Anyway, i am still very much undecided on what i want but do not want him living with me, i plan on telling him although we are broken up there will not be anyone else and im focusing on our family and us ect.. if he steps up is here seeing the children trying with me then great maybe he was a stupid teenager and now reformed family man but if he's out drinking trying with other women then i know where his priorities lie and can move on, although will be very hard and am hoping thats not what happens.

but... he doesn't want to leave and i don't know if i can push him? as we didn't have any children at the time i feel like he didn't do it to them or our family now? so saying you can't see them all the time feels a bit wrong, although i would tell him he was welcome anytime, if he said that to me, i'd tell him no and would not move on the issue, maybe because they are very young (2 and 2 months) and he has never really been their main carer, although does spend alot of time with them. anyway is it fair to push him to leave? surely he'll have to go anyway if we can't get over it?
my heads a mess and am obsessing big time so, thankyou for reading my huge post any advice appreciated

HeddaGarbled Sun 31-Jan-16 00:36:08

Hello. My understanding is he was having sex with lots of girls very early on in your relationship while you thought you were exclusive. You were both 17. Then he picked you and has been faithful to you since. You have had two children very quickly and very young. You are not married.

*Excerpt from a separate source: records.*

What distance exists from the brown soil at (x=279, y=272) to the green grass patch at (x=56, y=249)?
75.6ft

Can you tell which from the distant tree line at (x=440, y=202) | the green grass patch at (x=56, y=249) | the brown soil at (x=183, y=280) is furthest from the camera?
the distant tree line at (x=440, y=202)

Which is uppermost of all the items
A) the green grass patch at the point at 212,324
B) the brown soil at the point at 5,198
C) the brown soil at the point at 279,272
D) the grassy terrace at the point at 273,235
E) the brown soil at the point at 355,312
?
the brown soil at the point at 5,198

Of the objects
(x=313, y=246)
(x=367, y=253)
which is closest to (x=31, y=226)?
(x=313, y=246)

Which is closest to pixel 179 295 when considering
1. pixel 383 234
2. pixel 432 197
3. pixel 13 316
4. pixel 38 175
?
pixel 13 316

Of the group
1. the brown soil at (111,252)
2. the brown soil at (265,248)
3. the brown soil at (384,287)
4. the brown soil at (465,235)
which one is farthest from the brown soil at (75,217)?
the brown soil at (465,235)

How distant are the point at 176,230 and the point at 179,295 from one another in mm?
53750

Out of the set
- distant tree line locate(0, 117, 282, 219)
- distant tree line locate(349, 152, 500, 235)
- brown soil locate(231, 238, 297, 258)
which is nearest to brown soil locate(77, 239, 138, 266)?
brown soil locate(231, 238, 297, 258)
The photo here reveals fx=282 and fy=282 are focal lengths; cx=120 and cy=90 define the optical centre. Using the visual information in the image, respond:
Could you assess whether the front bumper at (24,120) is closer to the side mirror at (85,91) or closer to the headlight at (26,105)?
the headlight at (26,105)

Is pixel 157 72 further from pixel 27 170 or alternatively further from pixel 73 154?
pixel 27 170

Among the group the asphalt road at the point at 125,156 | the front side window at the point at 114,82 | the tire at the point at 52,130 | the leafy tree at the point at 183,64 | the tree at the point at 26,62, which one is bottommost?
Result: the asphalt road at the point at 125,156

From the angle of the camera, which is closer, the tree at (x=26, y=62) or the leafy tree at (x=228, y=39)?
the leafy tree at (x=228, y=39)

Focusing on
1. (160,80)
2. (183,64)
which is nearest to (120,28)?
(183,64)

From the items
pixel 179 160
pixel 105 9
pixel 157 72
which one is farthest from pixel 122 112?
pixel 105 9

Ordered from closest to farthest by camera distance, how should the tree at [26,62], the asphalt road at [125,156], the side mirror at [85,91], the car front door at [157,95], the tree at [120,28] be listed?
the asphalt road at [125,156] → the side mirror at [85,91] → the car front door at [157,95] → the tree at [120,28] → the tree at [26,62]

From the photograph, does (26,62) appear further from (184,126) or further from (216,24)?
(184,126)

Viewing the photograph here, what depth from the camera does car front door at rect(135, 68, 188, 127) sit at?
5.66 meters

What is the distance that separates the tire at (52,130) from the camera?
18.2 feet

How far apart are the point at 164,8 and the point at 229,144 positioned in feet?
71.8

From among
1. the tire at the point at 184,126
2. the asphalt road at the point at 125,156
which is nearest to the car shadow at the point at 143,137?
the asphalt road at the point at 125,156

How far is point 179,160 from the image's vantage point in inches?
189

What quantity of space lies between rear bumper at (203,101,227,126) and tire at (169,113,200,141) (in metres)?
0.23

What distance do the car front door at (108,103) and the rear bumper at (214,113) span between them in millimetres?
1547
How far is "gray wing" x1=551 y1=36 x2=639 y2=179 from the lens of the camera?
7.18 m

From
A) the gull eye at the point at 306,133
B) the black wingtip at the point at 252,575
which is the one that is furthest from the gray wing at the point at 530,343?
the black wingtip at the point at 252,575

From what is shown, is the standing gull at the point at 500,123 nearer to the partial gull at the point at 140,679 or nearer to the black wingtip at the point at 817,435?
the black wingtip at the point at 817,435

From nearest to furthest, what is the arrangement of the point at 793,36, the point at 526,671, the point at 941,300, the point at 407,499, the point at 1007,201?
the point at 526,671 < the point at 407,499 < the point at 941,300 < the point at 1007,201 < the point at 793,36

Statistically, the chances of you breaking up are high. This is nothing to do with whether he is a congenital cheater or not. This is simply statistics. Unmarried couples of your age with or without children are more likely to break up than stay together.

Most 17 year old boys, if offered opportunities for sex, would have to be saints not to turn it down. He didn't treat you very well but I do think it's unrealistic to expect a 17 year old to only have sex with one other person in their entire lives. That applies to you too.

How old are you both now? 21? You could make a go of it if you genuinely love each other but it will be 50 plus years. You are as likely to get bored with monogamy as he is.

timelytess Sun 31-Jan-16 00:45:03

Or you could say 'He cheated on me. Why would I want to be with him?' and ask him to go. Who goes is about where you live, if its rented, in whose name etc. Other people know more about this than me.

bb888 Sun 31-Jan-16 06:39:27

Its up to you whether you want to carry on in a relationship. If you split up then the actual mechanics of what happens will proably depend on things like whether the house is owned or rented, and in which name(s).

If you aren't sure then maybe its worth spending more time thinking on it? Its really hard splitting up when you have children, and must be much much harder if you aren't 100% sure.